My experience in law, however, says otherwise. From what I see and hear, for every high-tech entrepreneur that makes good, there are nine hundred that fail. Another ninety-nine make a frugal living and would have been better off if they had gotten a regular job, leaving that one out of a thousand (at best) who makes it good. And, most times, this one out of a thousand only did so because professional help was at hand.
And the owners of that nine hundred have probably taken out a big loan, bought lots of equipment, and, when their dreams didn't materialize, got stuck with large debts. So they get sued, and, quite often, have to go into hiding. I've seen this happen even with seasoned professionals, and, if they can go down, think of what can happen to university dropouts.

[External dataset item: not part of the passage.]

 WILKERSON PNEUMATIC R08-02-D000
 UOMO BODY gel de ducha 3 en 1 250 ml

And, while I'm at it, don't think you can pull a fast one. You may have learned in your law course that a person can be protected by incorporating (limited liability). That's true, but as a shareholder in a startup, you would probably be the director and corporate officer, and, under some circumstances, you would be liable in those capacities. Not only that, the creditors will want personal guarantees - they've been in the business a long time, and they know all the tricks. In fact, they may even want guarantees from your family, so that, if you can't pay, they can get their money from other people. In other words, if you go down, you'll drag your loved ones with you.

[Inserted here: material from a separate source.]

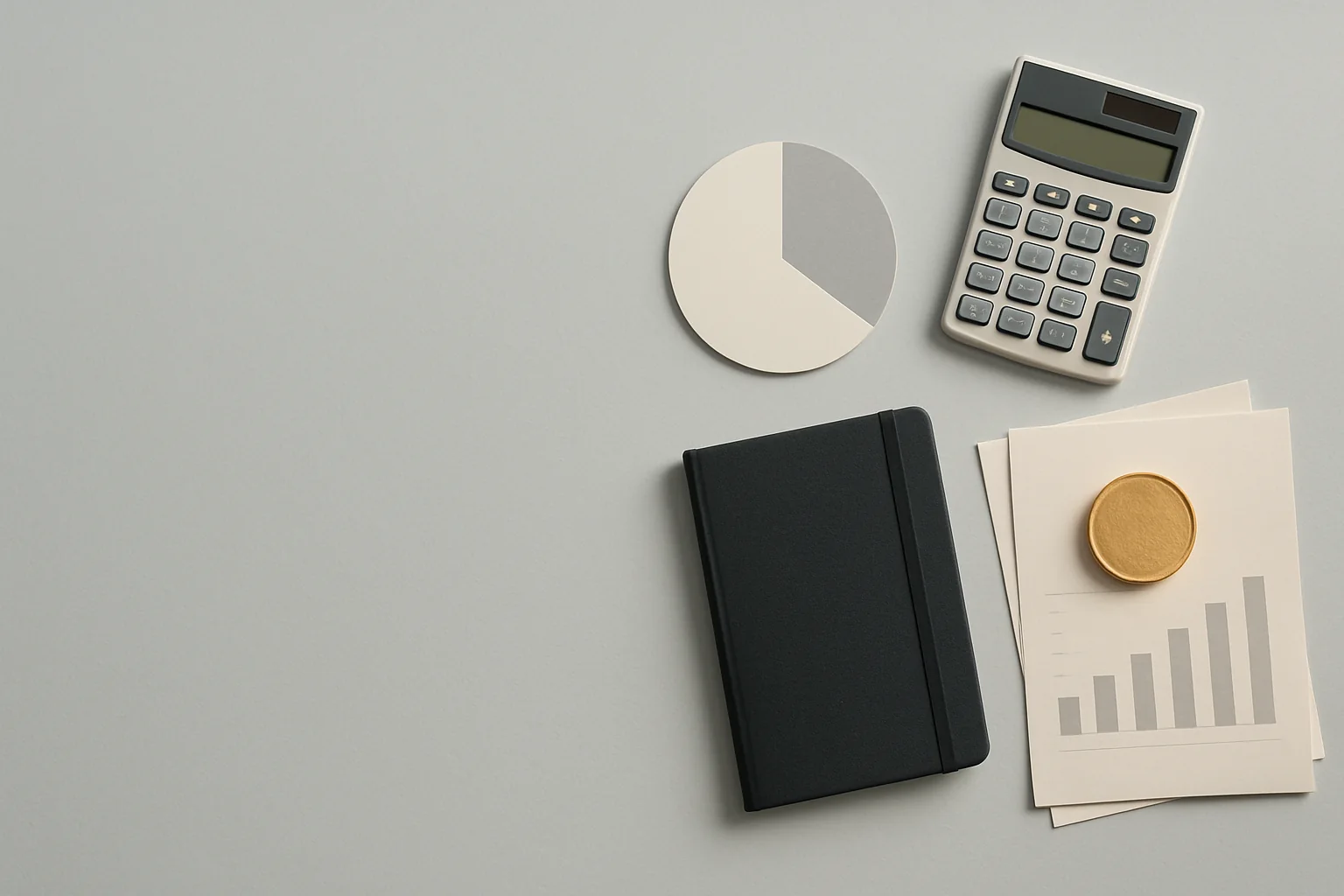 An image related to Pacific Current Group Limited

So I would suggest a slower approach. First, graduate from university or college, if not in computer science and/or engineering, then with enough courses to get a minor. Then get a job in the relevant area. In all other industries, I would say go for the experience, not the cash. But, in the high-tech field, there seem to be a lot of startups (those nine hundred and ninety-nine) that will offer dazzling visions and offers of stock options and a glorious future. The owners will say that the company has no money now, but, when it goes for an IPO, everybody will be rich, so don't worry about a paycheck. Don't believe it. Cash is king, and, if a startup (or any other company) can't put the money up front, then it probably doesn't have adequate financing. Working from a garage to cut costs is one thing; getting free labor is another.
So the best thing is to look for a good job in an established company - as a general rule, the bigger, the better. Work for two years as a programmer or the appropriate entry-level position, so you learn the techniques of the trade. Then work for another two years in design or some other senior level. And finally, after you're familiar with the skills of software engineering, do two more years in management, so you learn how to run a business.
And, while you're at it, look around. Read the trade magazines, mix with the people in the business. Ask questions, find out who's good and who's not, know what's good and what isn't. Check the newsgroups and follow the threads. Always learn.
You can see that I believe in the slow and steady approach. But that's usually the formula for success - aside from the lucky few, there are no quick routes to success. If you can be one of those exceptions, go for it. But, if you fail, you'll get a letter from one of my colleagues, saying that you have unpaid bills, and that, if you don't pay up soon, you'll be sued. And that won't be a pleasant experience, trust me - I've sued a lot of people, and I've seen what it can do to them.
So, if you want to create a startup, go for it. Just make sure you know what you're doing.